Task requirements:
Quote every line of the listing below verbatim, omitting the pictures from your answer.

(Extracted records)
++++
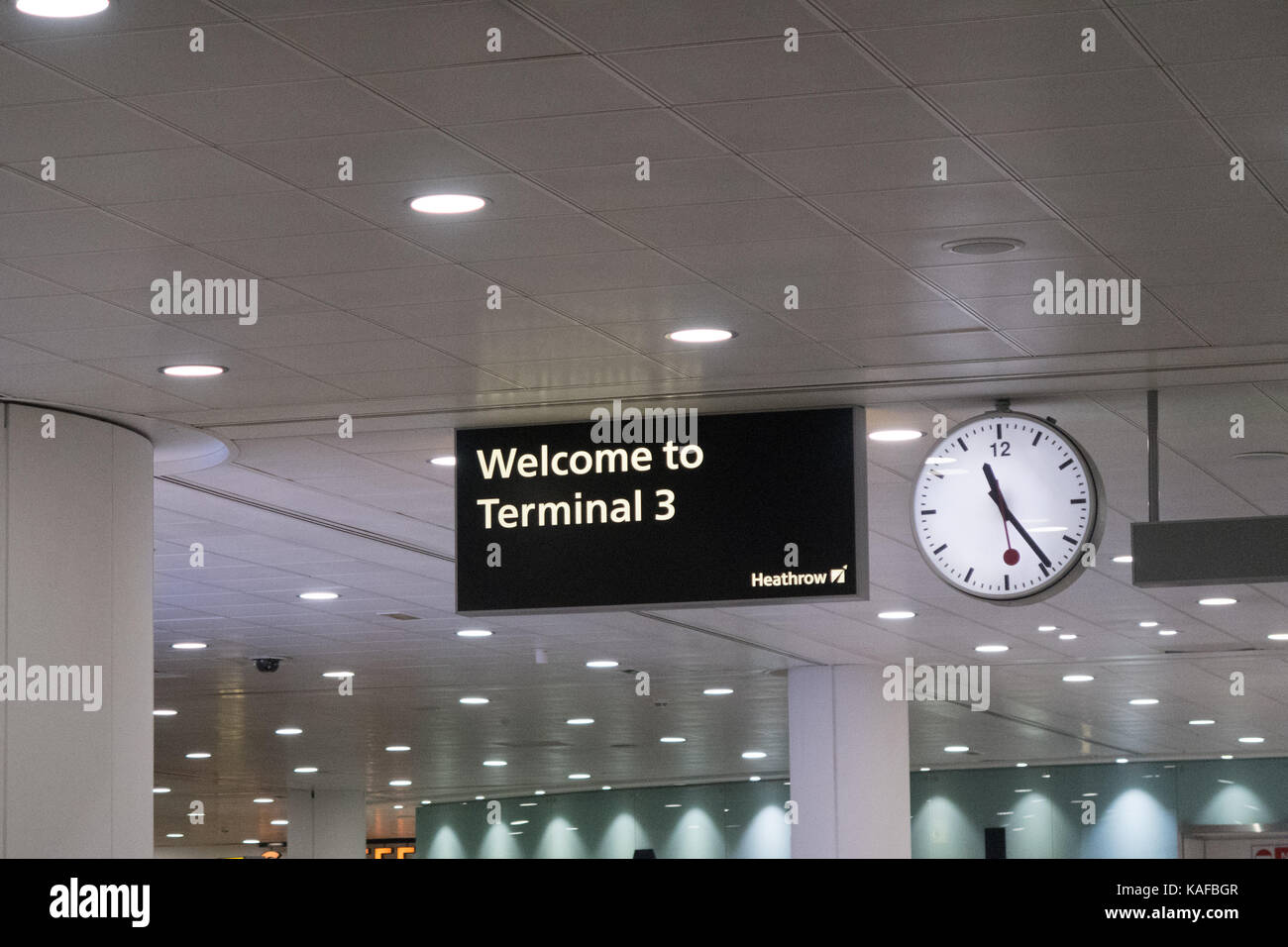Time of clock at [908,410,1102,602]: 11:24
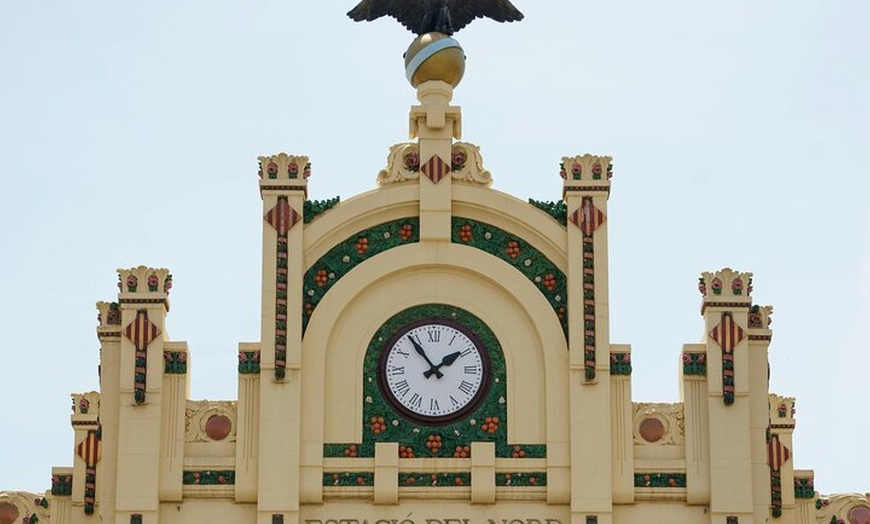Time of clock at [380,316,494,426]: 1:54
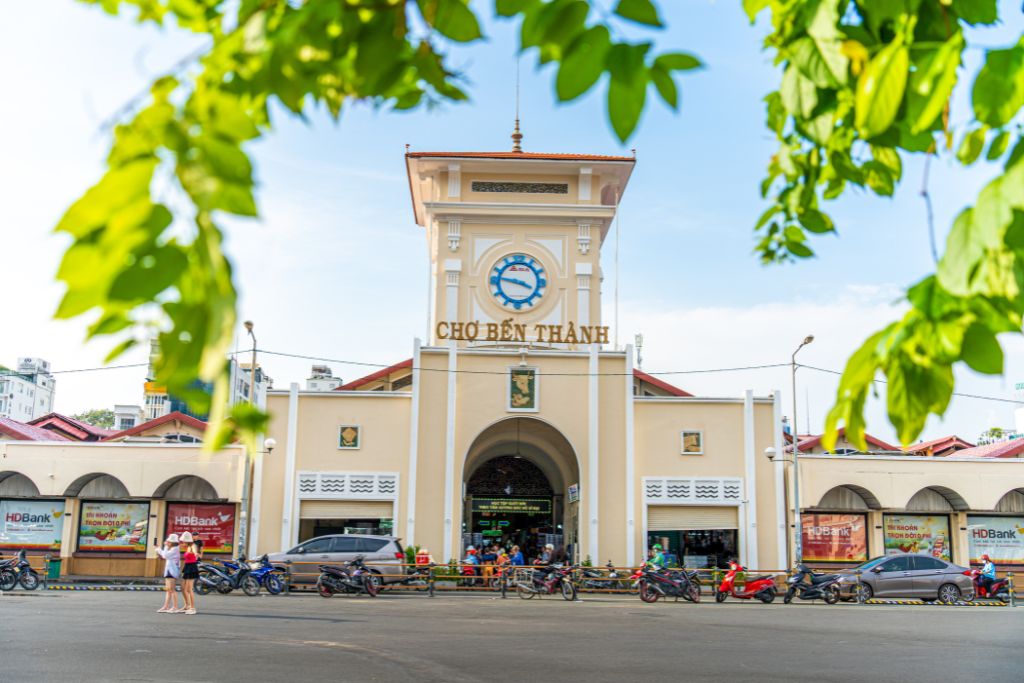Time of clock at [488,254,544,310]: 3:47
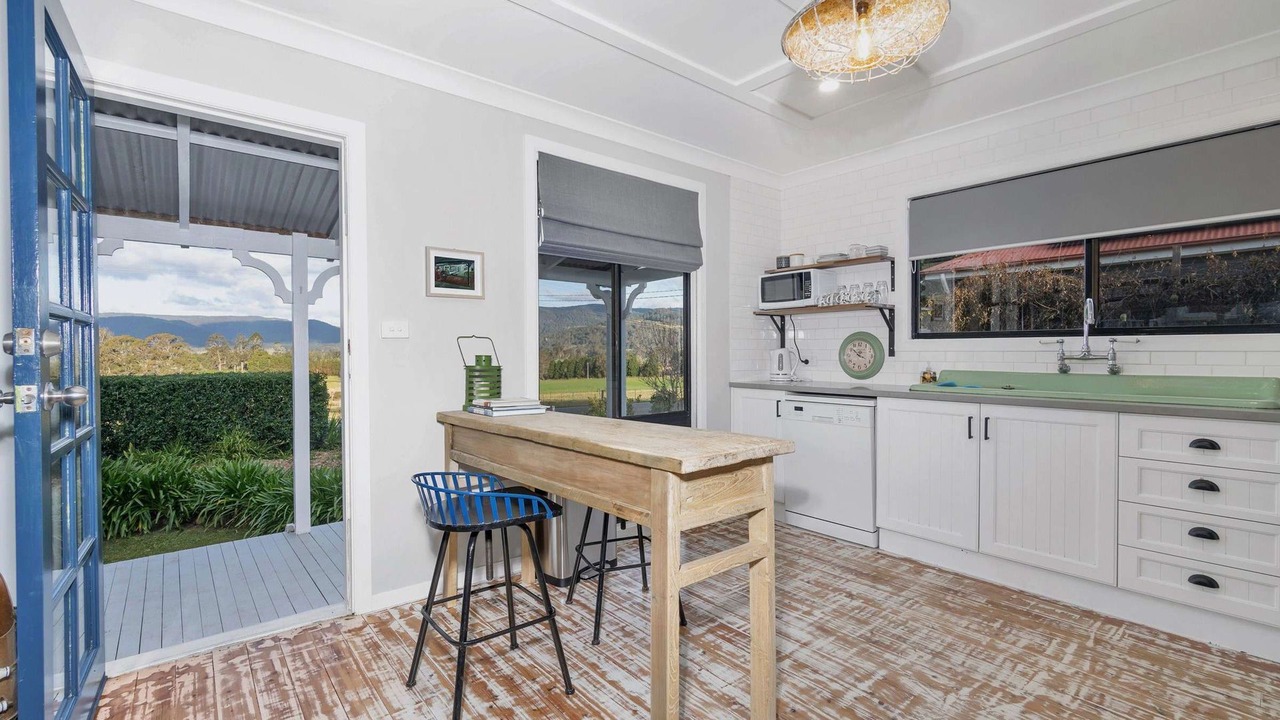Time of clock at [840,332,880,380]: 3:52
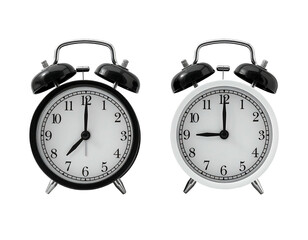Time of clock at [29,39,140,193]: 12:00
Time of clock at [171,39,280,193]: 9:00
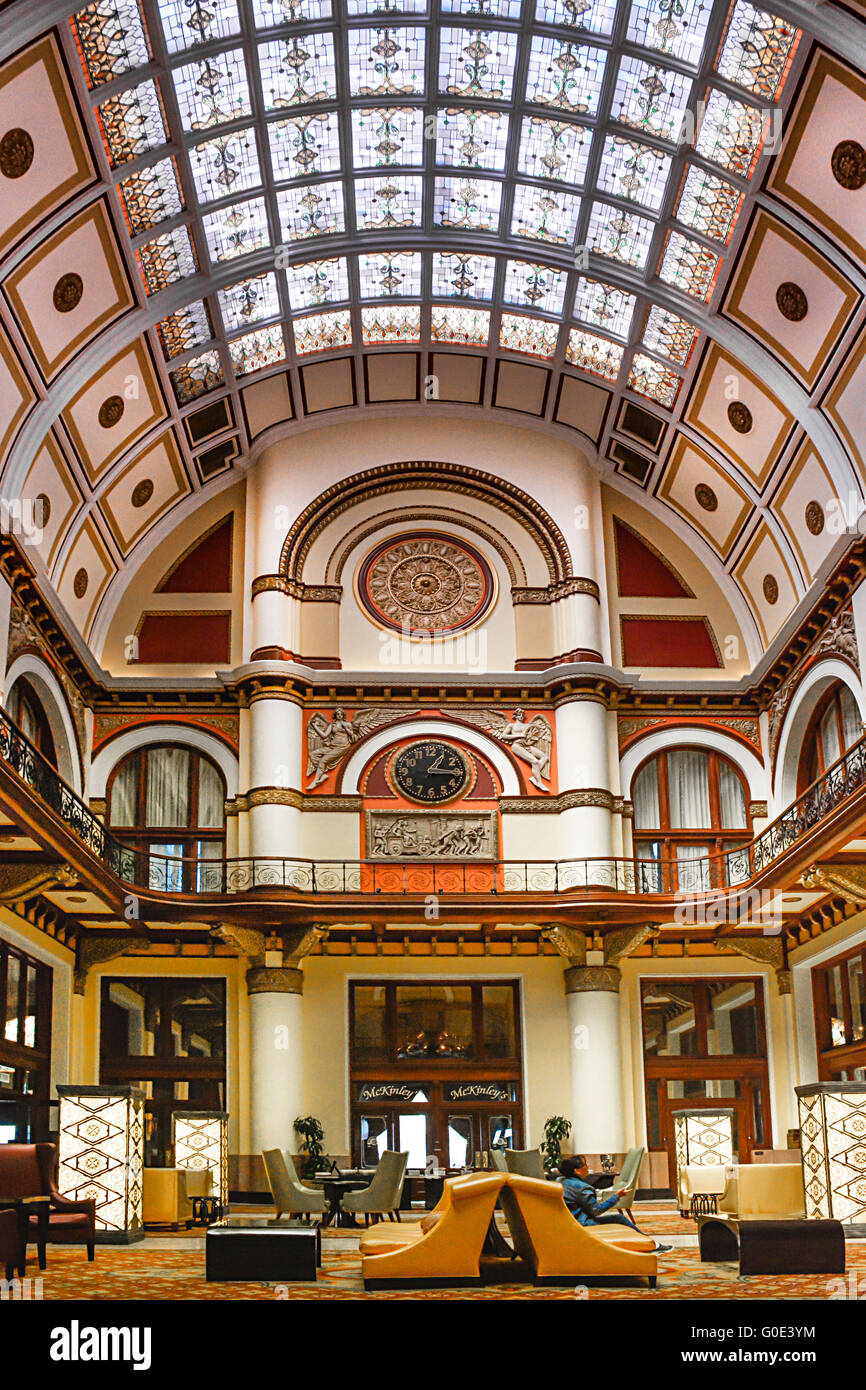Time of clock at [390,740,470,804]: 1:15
++++
Answer for the task:
Time of clock at [908,410,1102,602]: 11:24
Time of clock at [380,316,494,426]: 1:54
Time of clock at [488,254,544,310]: 3:47
Time of clock at [840,332,880,380]: 3:52
Time of clock at [29,39,140,193]: 12:00
Time of clock at [171,39,280,193]: 9:00
Time of clock at [390,740,470,804]: 1:15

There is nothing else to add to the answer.